Der Film „Der Riss der Zeit" erzählt von jenen, die die wissenschaftliche und kulturelle Elite Österreichs gebildet hatten und nun, oft unter großen Gefahren, zumeist für immer ins Exil gingen. Darunter waren – um einige wenige zu nennen – Sigmund und Anna Freud und die gesamte psychoanalytische Schule, der Philosoph Karl Popper und der Mathematiker Kurt Gödel, die Physiker Lise Meitner, Wolfgang Pauli und Erwin Schrödinger, Architekten wie Josef Frank und Margarete Schütte-Lihotzky, Schriftsteller wie Joseph Roth, Robert Musil, Vicki Baum, Franz Werfel und Friedrich Torberg, Musiker wie Arnold Schönberg, Ernst Krenek und Robert Stolz, praktisch die ganze Kleinkunstszene um Karl Farkas, Greta Keller und Armin Berg, die Film- und Theaterleute wie Hans Jaray, Ernst Deutsch, Elisabeth Bergner, Fritz Kortner, Leopold Lindtberg .... die Liste ist sehr lang.
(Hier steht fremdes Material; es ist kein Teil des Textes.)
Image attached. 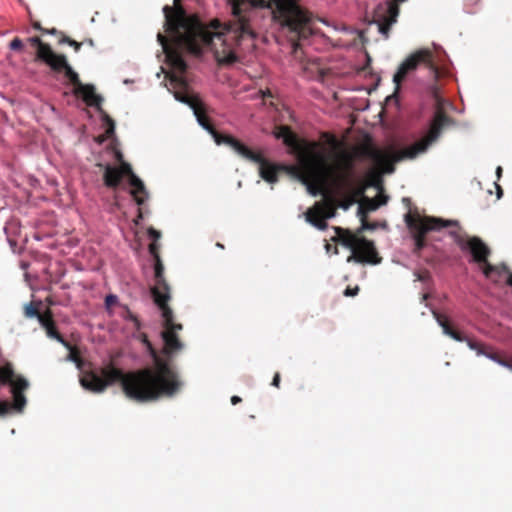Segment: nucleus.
Instances as JSON below:
<instances>
[{
	"mask_svg": "<svg viewBox=\"0 0 512 512\" xmlns=\"http://www.w3.org/2000/svg\"><path fill=\"white\" fill-rule=\"evenodd\" d=\"M180 1L174 0V8H163L166 32L172 44L162 34L157 35L167 61L180 73L186 70L187 65L178 49L196 55L209 50L219 63L236 62L242 51L253 46L258 7L271 9L294 52L300 47V41L306 40L312 33V16L298 5L297 0H292L295 13L291 10L287 15H282L271 0H233V19L228 25H223L218 19L205 24L197 16L188 14L180 6Z\"/></svg>",
	"mask_w": 512,
	"mask_h": 512,
	"instance_id": "f257e3e1",
	"label": "nucleus"
},
{
	"mask_svg": "<svg viewBox=\"0 0 512 512\" xmlns=\"http://www.w3.org/2000/svg\"><path fill=\"white\" fill-rule=\"evenodd\" d=\"M144 342L154 360V368L124 374L109 364L99 371L84 373L80 378L81 386L93 393H102L107 387L120 381L126 396L138 402L154 401L161 396H173L181 386L176 371L157 355L148 340Z\"/></svg>",
	"mask_w": 512,
	"mask_h": 512,
	"instance_id": "f03ea898",
	"label": "nucleus"
},
{
	"mask_svg": "<svg viewBox=\"0 0 512 512\" xmlns=\"http://www.w3.org/2000/svg\"><path fill=\"white\" fill-rule=\"evenodd\" d=\"M326 153L318 143H312L306 151L300 153L297 165L289 167V173L300 180L312 196L328 197L326 189L328 178L335 169L327 164Z\"/></svg>",
	"mask_w": 512,
	"mask_h": 512,
	"instance_id": "7ed1b4c3",
	"label": "nucleus"
},
{
	"mask_svg": "<svg viewBox=\"0 0 512 512\" xmlns=\"http://www.w3.org/2000/svg\"><path fill=\"white\" fill-rule=\"evenodd\" d=\"M154 260L155 283L151 288V293L155 304L161 310V316L164 322L165 330L161 333L164 342L163 352L170 356L183 348V344L176 335L177 331L182 330V325L173 322V311L167 305V302L171 298V293L170 286L164 277V266L160 257H156Z\"/></svg>",
	"mask_w": 512,
	"mask_h": 512,
	"instance_id": "20e7f679",
	"label": "nucleus"
},
{
	"mask_svg": "<svg viewBox=\"0 0 512 512\" xmlns=\"http://www.w3.org/2000/svg\"><path fill=\"white\" fill-rule=\"evenodd\" d=\"M444 119V116L437 115L431 124L428 135L424 139L415 142L414 144L402 150H374L371 154L374 162L382 169L384 173H393V164L395 162H399L404 159H414L419 154L426 152L428 147L440 136Z\"/></svg>",
	"mask_w": 512,
	"mask_h": 512,
	"instance_id": "39448f33",
	"label": "nucleus"
},
{
	"mask_svg": "<svg viewBox=\"0 0 512 512\" xmlns=\"http://www.w3.org/2000/svg\"><path fill=\"white\" fill-rule=\"evenodd\" d=\"M336 236L334 239L339 241L344 247L351 250L352 254L347 258V262L367 263L376 265L381 262V258L375 249L374 243L365 238H359L349 230L335 227Z\"/></svg>",
	"mask_w": 512,
	"mask_h": 512,
	"instance_id": "423d86ee",
	"label": "nucleus"
},
{
	"mask_svg": "<svg viewBox=\"0 0 512 512\" xmlns=\"http://www.w3.org/2000/svg\"><path fill=\"white\" fill-rule=\"evenodd\" d=\"M425 306L430 310L437 324L442 328V332L444 335L449 336L450 338L457 342H465L467 346L476 353L477 356H484L489 360L497 363L498 365L512 371V355L509 356L508 359L500 358L497 353H494L492 351L491 347H487L488 349H486V346L483 343L477 342L453 330L448 323V319L445 316L441 315L430 304L426 303Z\"/></svg>",
	"mask_w": 512,
	"mask_h": 512,
	"instance_id": "0eeeda50",
	"label": "nucleus"
},
{
	"mask_svg": "<svg viewBox=\"0 0 512 512\" xmlns=\"http://www.w3.org/2000/svg\"><path fill=\"white\" fill-rule=\"evenodd\" d=\"M129 177L130 193L137 205L141 206L148 198V192L143 181L133 173L130 164L122 162L121 166L106 165L104 172V182L107 187H116L123 176Z\"/></svg>",
	"mask_w": 512,
	"mask_h": 512,
	"instance_id": "6e6552de",
	"label": "nucleus"
},
{
	"mask_svg": "<svg viewBox=\"0 0 512 512\" xmlns=\"http://www.w3.org/2000/svg\"><path fill=\"white\" fill-rule=\"evenodd\" d=\"M420 66H424L428 70L432 79L437 78L438 69L434 63L433 53L428 49H420L408 56L394 74L393 83L396 86V92L406 77Z\"/></svg>",
	"mask_w": 512,
	"mask_h": 512,
	"instance_id": "1a4fd4ad",
	"label": "nucleus"
},
{
	"mask_svg": "<svg viewBox=\"0 0 512 512\" xmlns=\"http://www.w3.org/2000/svg\"><path fill=\"white\" fill-rule=\"evenodd\" d=\"M449 234L461 250L470 251L474 262L484 264L483 273L486 277H492L494 272L500 273V267L493 266L487 262L489 249L479 238L473 237L466 240L456 231H450Z\"/></svg>",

Etwa 15.000 Menschen umfasste das kreative Potential, das durch ihren kulturellen und wissenschaftlichen Transfer ihren Asylländern einen enormen Aufschwung verschaffte, vor allem den USA, aber auch einigen Ländern Lateinamerikas. Helene Maimann hat dieser Vertreibung und den Folgen nachgespürt und darüber auch mit der Psychoanalytikern Elisabeth Brainin, dem Filmhistoriker Christian Cargnelli, dem Wissenschaftshistoriker Friedrich Stadler, der Kunsthistorikerin Sabine Plakolm und dem Soziologen Christian Fleck gesprochen.